> I was not able to find specific help for configuring the crt file for CaCert.
> I gleaned from examples the following order:
> server certificate
> CaCert class 3 certificate
> Cacert root certificate
> However, when I try to configure my mail reading for IMAP, Dovecot shows the
> following error in the log:
> dovecot: imap-login: Aborted login (no auth attempts):
> I am assuming, based on searches for this error, that my crt file is not
> correct but I don't know what to do at this point. Can someone steer me in
> the right direction? TIA.
The server (dovecot) needs the server certificate, the matching
private key and the intermediate CAs, not the root-CA. The client need
the root-CA in it's "trust store" so you have to make your client
trusting the CaCert root-CA. For the dovcot side have a look here:
Thanks for the reply. I guess I should have been more complete in my description. That is where I first started. Not only did that give me the error above but an additional error telling me I was missing the root CA for the signing authority.
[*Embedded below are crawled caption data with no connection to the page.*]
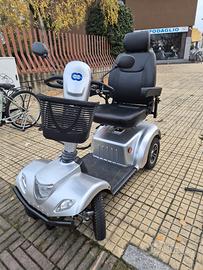 SCOOTER ELETTRICO PER ANZIANI VERMEIREN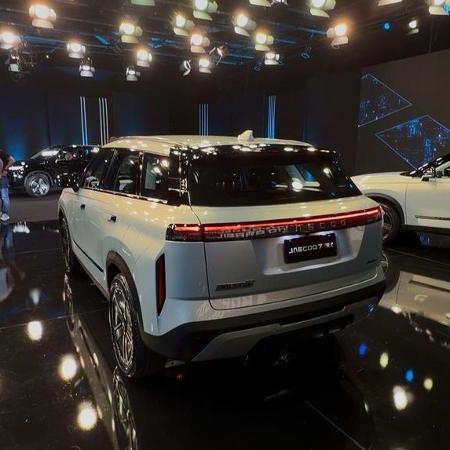 Reducao Pvc Jaecoo 7 Elite é o novo SUV híbrido plug-in mais barato do Brasil; preço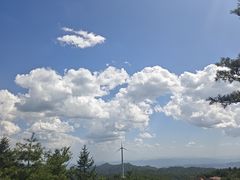 -嘉陵江源头景区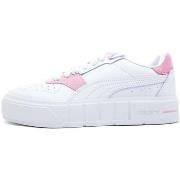 Baskets enfant Puma Cali Court Match Jr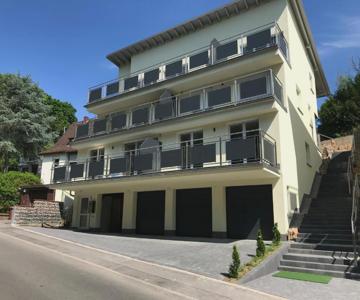 Appartement Im Herzen Von Leimen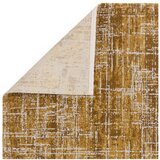 Asiatic Carpets Gorčično rumena preproga 240x340 cm Kuza – | Shoptok.si
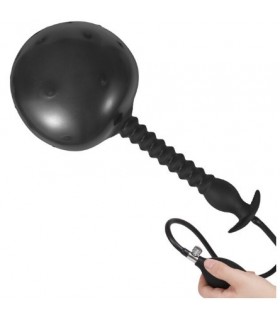 Plug Anal Gonflable King Size - plug anal gay shop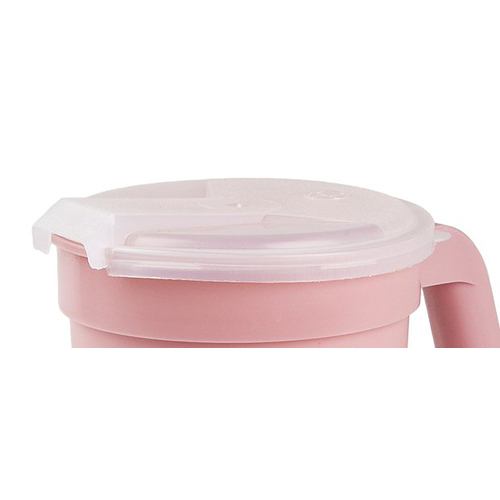 MON761073CS - Medegen Medical Products LLC - Lid Medegen Translucent, 500 EA/CS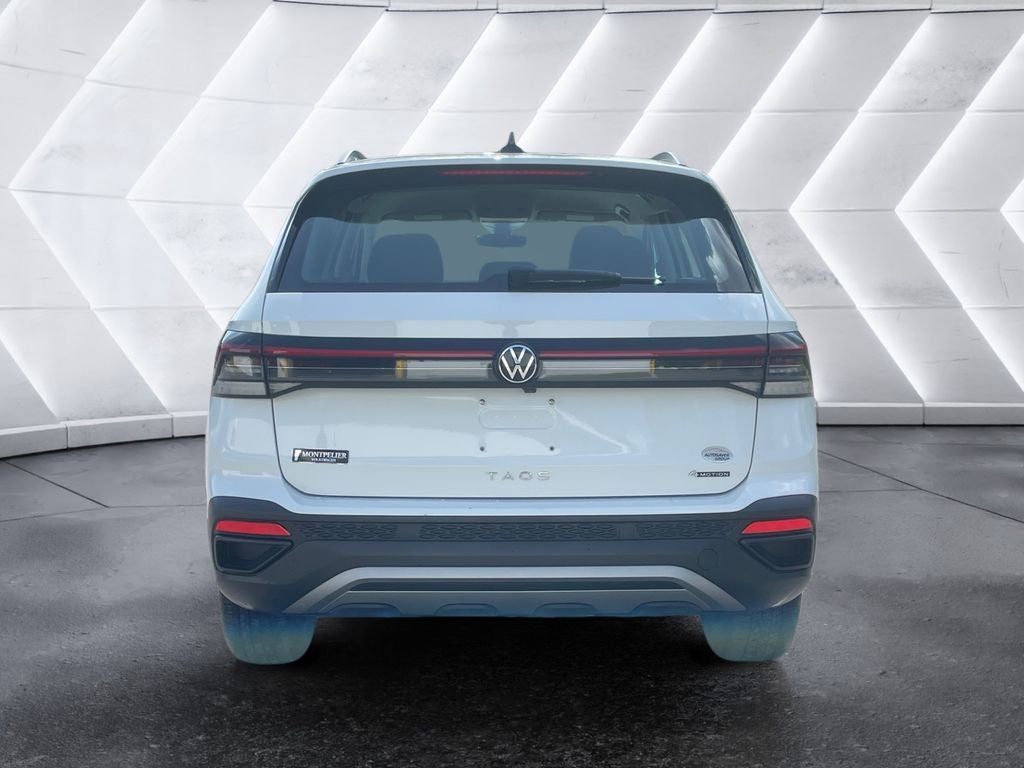 2025 Volkswagen Taos 1.5T S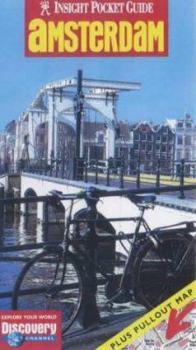 Amsterdam - Book  of the Insight Guides - Amsterdam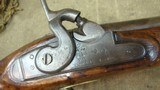 British Coast Guard Percussion Pistol by B. Woodward & Sons - 5 of 14
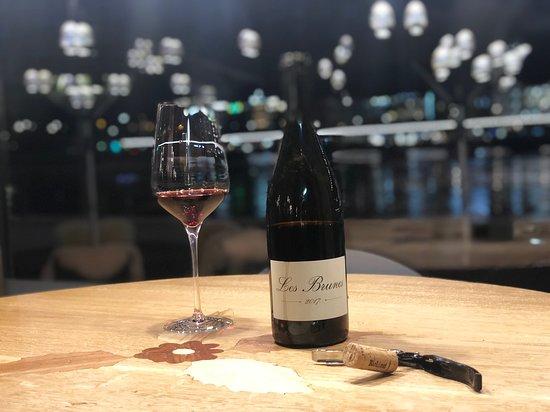 Le Rouge et Le Blanc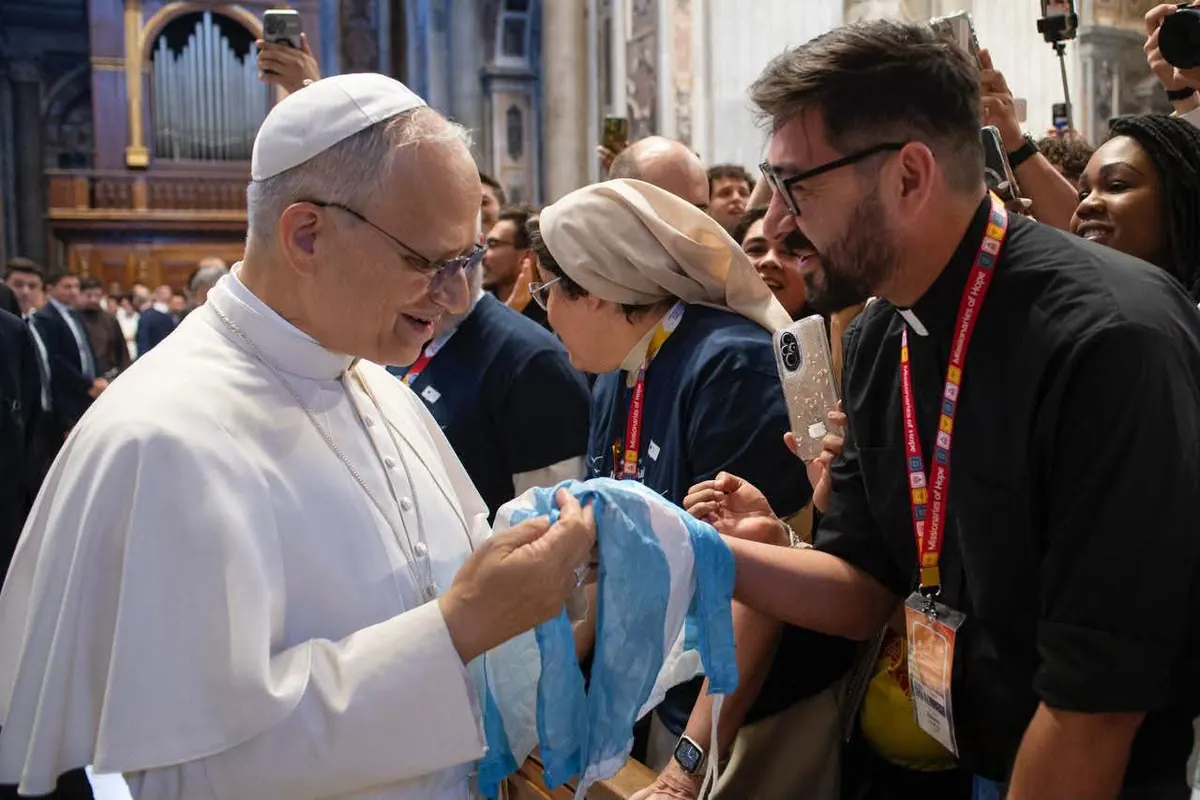 Visita del Papa León XIV: 55 horas de streaming en Argentina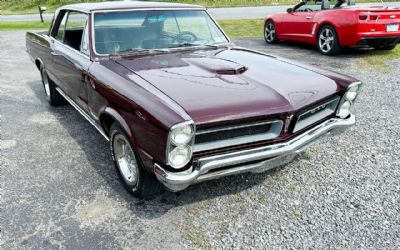 Photo of a 1965 Pontiac GTO PHS Documented for sale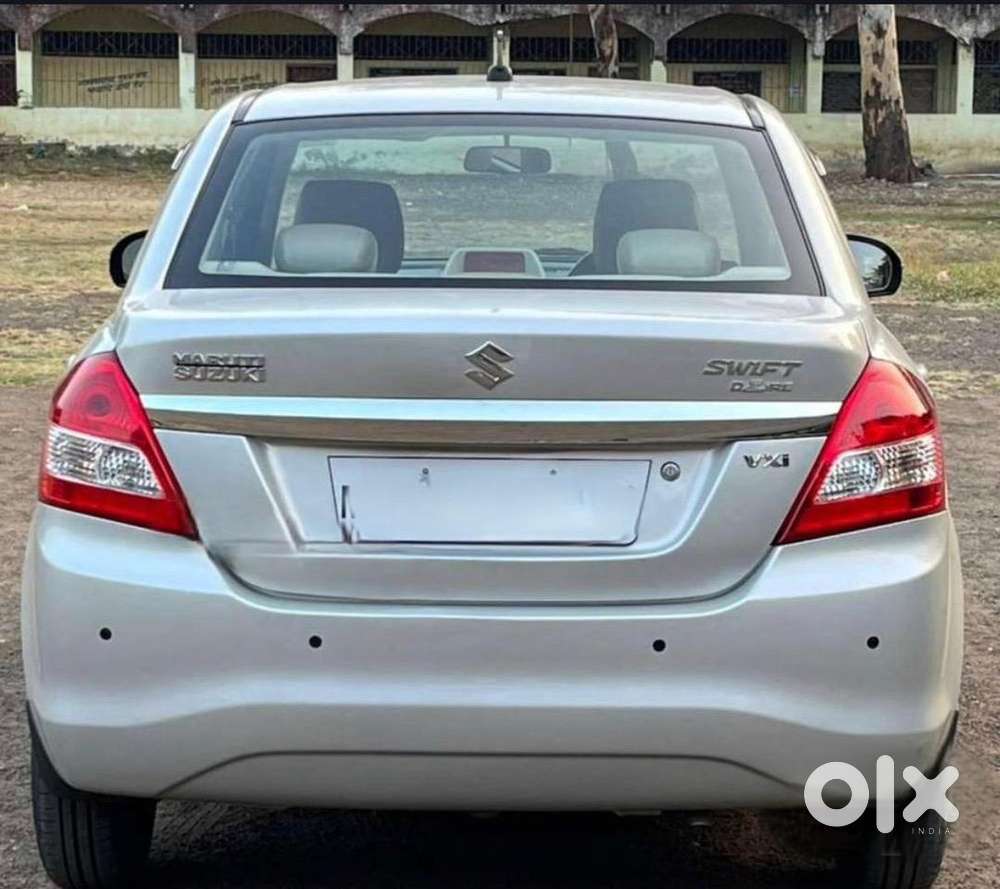 Maruti Suzuki Swift Dzire
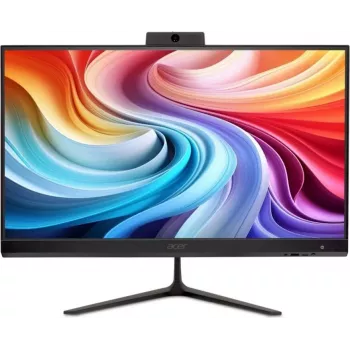 Acer Aspire C 27 C27-2G All-in-One PC - Intel Core 5 120U 1,4 GHz - 16GB RAM - 1.024TB SSD - 27 inch LED FHD - Intel Graphics - Wi-Fi 6 - Bluetooth 5.2 - Windows 11 Home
Searches on that error pointed me to the chained SSL certificates section. That eliminated the root CA error but I still have the posted error.
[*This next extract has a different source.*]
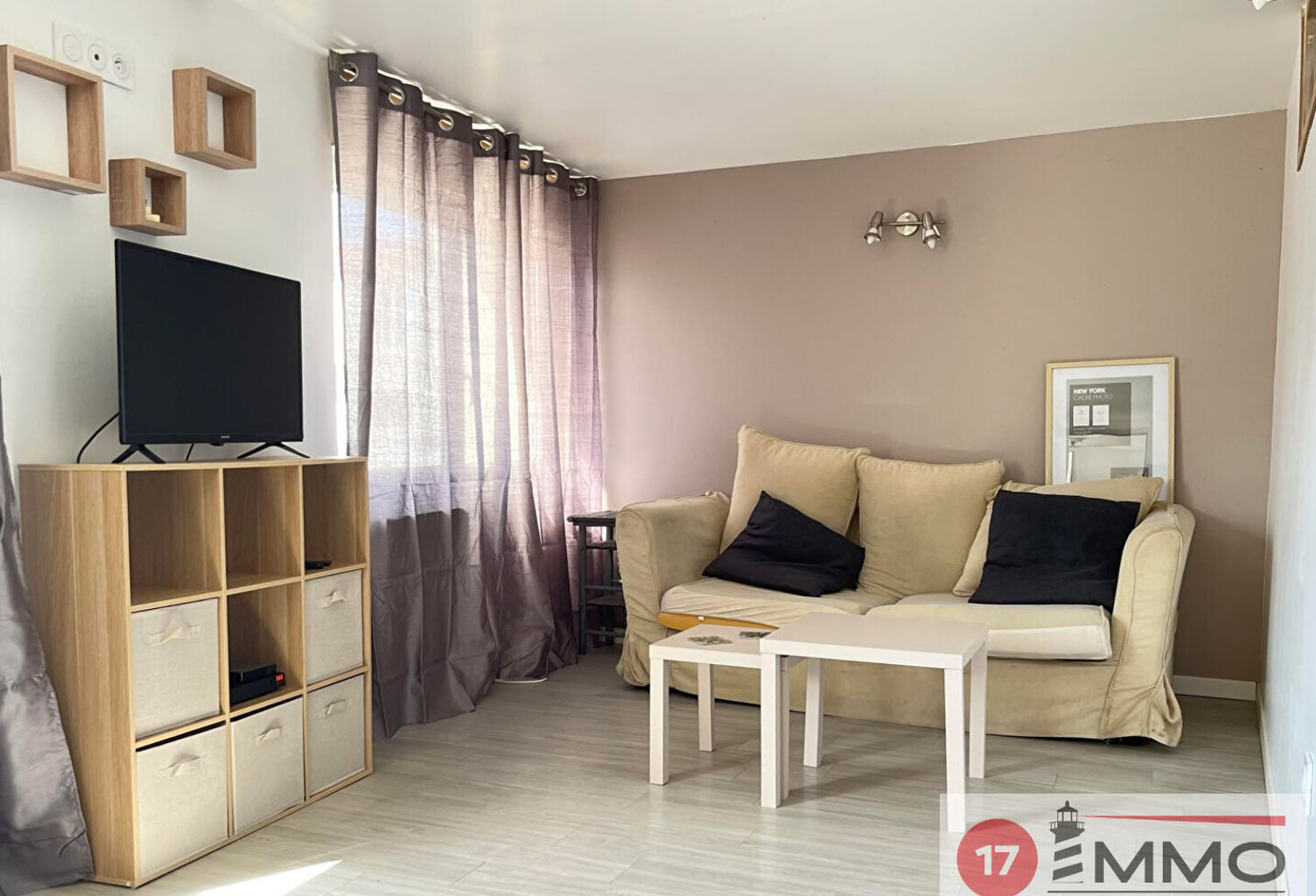 Appartement (45 m²) Saint Vivien — photo 1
Perhaps I am still not recognizing which specific section I should be using in that document.
> Perhaps I am still not recognizing which specific section I should be using
> in that document.
increase logging http://wiki2.dovecot.org/Logging esp. section "Logging
verbosity", then try again and check what the MUA is displaying. If it
disconnects because of cert errors, the MUA displays the error.
I think I am now close on this. It appears that the user is successfully authenticating via IMAP. However, I am getting permissions errors when it tries to write to the Maildir.
dovecot: imap(dap): Error: mkdir(/home/dap/Maildir/.imap/INBOX) failed: Operation not permitted
Jul 4 15:02:04 public dovecot: imap(dap): Error: chown(/home/dap/Maildir/.imap/INBOX, -1, 12(mail)) failed: Operation not permitted (egid=500(dap), group based on /var/mail/dap)
What am I missing in the previously posted doveconf? TIA.
Got it. It seems that when Dovecot tries to create the user's local mail directory, it attempts to set the group as it is in /var/mail. This is not mentioned in the documentation anywhere I could find. That is where it fails. However, it turns out that if you turn off group permissions (0600) in /var/mail/* it will not try to set the group and the local directory is created successfully.